Fugindo ao confronto que eles por seu lado buscavam insistentemente, Bush deu força a seus inimigos, que eram os inimigos dos EUA. Tudo o que ele teve de valente na condução da guerra, teve de politicamente covarde na luta interna. Resultado: seu sucesso é condenado como um fracasso e seu verdadeiro fracasso não pode ser confessado em público sem desencadear, mil vezes piorada, a mesma divisão interna que ele ainda quer evitar mas que seus adversários assumem cada vez mais barulhentamente, tirando dela, contra os EUA, as mesmas vantagens que Bush deveria ter tirado em favor do país.

George W. Bush errou de profissão. É um grande comandante militar, mas não é um político de maneira alguma.

Evaluating George W. Bush

Olavo de Carvalho

Diário do Comércio, June 18, 2008

Whatever one thinks about George W. Bush, there are six points about him no one has the right to deny:

1. He kept his country completely safe from terrorists atacks for eight years.

2. He put down a genocidal regime, guilty of the murder of 300 thousand Iraqis.

3. Contrary to what the big media spreads with hysterical mendacity, he did it through a war that caused the smallest number of civil victims in all History.

4. He practically dismantled terrorist resistance in Iraq, killing 20 thousand Al-Qaeda militants and forcing most of the remaining ones to seek refuge in Iran.

5. He promoted in Iraq the fastest and most spectactular post-belic reconstruction ever seen, making Iraqi economy more prosperous than it was before the war.

6. He implemented democracy in Iraq – and it works.

From these six facts, I take two conclusions:

a) He was the best chief of security the USA has ever had.

b) He was the best president Iraq has ever had.

It is an entirely different thing to judge him as president of the US. When he was elected in 2000, Republicans had all the conditions to win presidential elections for the next four decades, dismantle the conspiracy of the Democrats with the radical left, and heal the country according to the formulas consacrated by Ronald Reagan.
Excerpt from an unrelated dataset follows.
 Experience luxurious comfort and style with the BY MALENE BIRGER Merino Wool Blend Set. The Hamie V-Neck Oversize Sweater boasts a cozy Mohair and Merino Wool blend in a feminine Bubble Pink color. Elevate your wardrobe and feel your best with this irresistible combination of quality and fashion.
After two presidential terms, not only he failed to do this, but has allowed his country to loose breath to the point of the permanence of Republicans in power being almost unfeasible .

To blame this shame on the failure of the war in Iraq does not explain anything, it is pure deceitful leftist propaganda.
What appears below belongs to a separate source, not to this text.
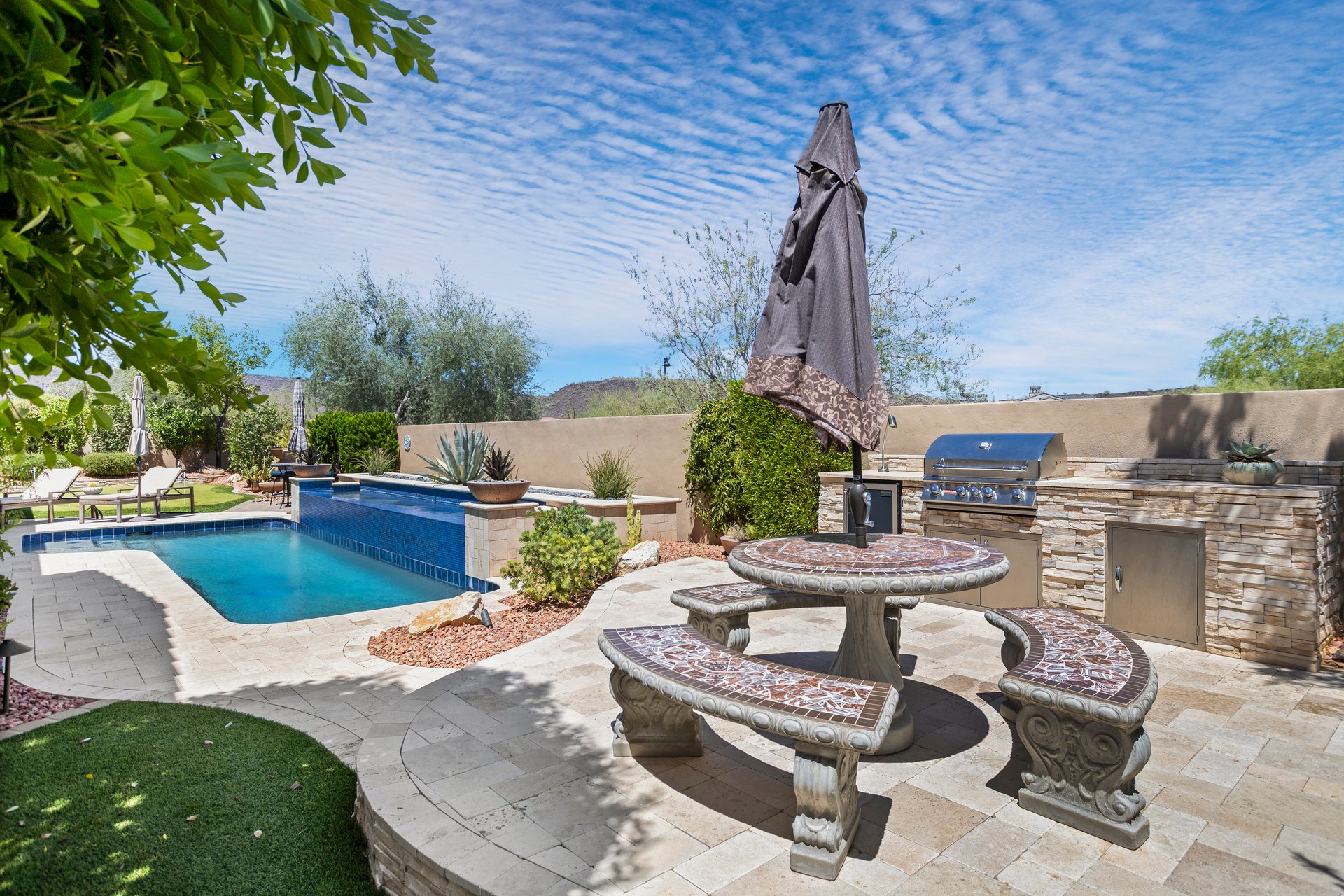 A landscaped backyard patio with a swimming pool, stone dining table and benches, an umbrella, and an outdoor grill under a bright blue sky.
George W. Bush has never failed in Iraq. His real failure was in the internal front. It started right after September, 11th. Taking the opportunity to denounce the Democrat collaboration with the left would make all trust in the left vanish and would have hygienized the American political atmosphere. Instead, he preferred to pretend his enemies were his friends, creating a fictional national unity against foreign attackers. The Democrats, bearing the patriot label Bush himself sticked on their foreheads, and armed with the prestige thus acquired, could stab in the back their own country, Army and president while people would not question for one second their deep-hearted good intentions.
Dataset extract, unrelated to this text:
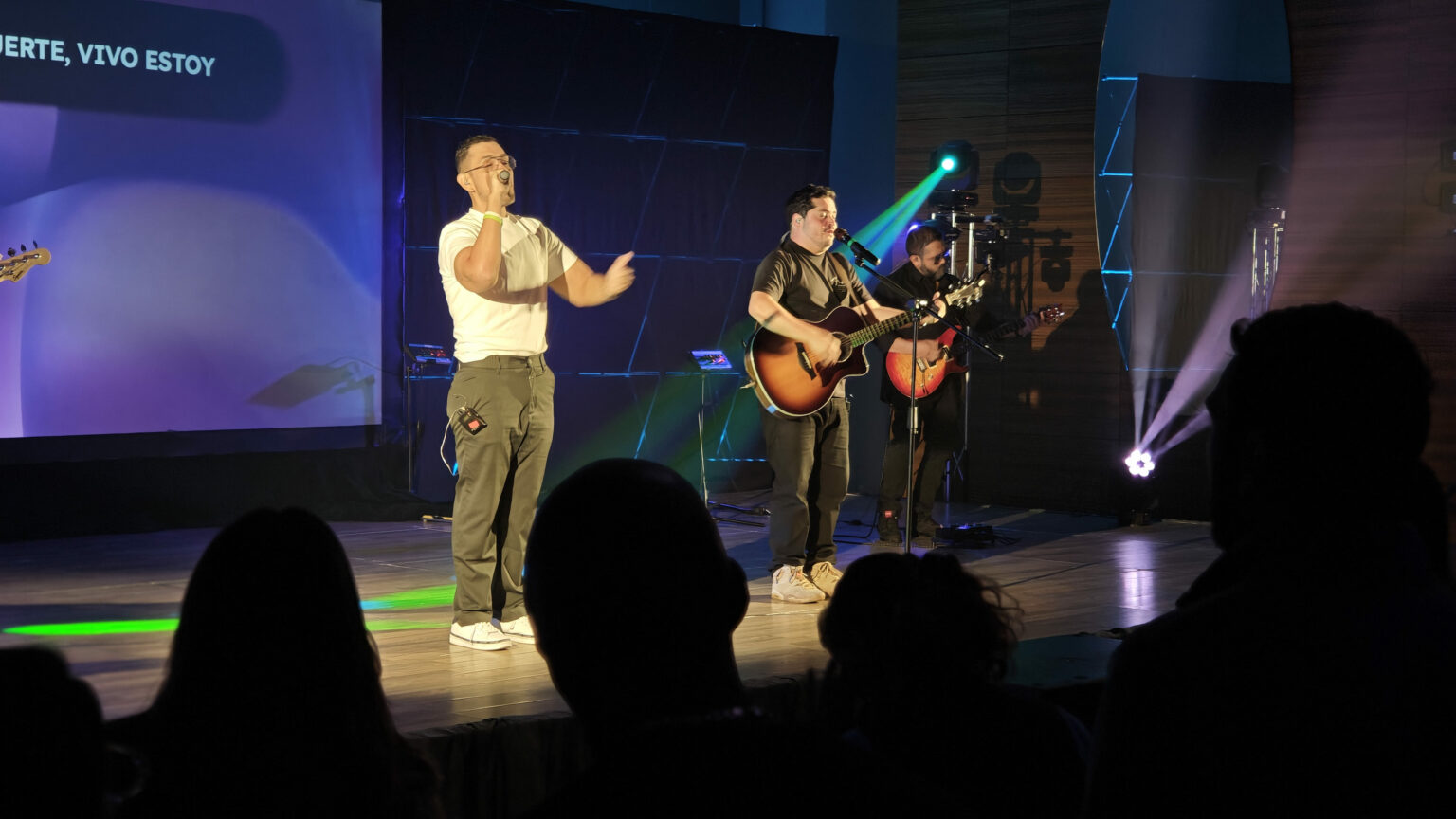 Two people on stage during the gathering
Running away from the confrontation his enemies – who were the enemies of the US – sought so much, Bush gave them strength. All the bravery he showed in leading the war, turned into cowardice in the internal fight. The result: his success is condemned as failure and his real failure cannot be confessed in public without triggering a thousandfold worse internal division. And although Bush wants to avoid this division, his adversaries assume it more and more, taking from it, against the US, the same advantages Bush should have taken for the US.

George W. Bush took the wrong job. He is a great military commander, but he is not at all a politician.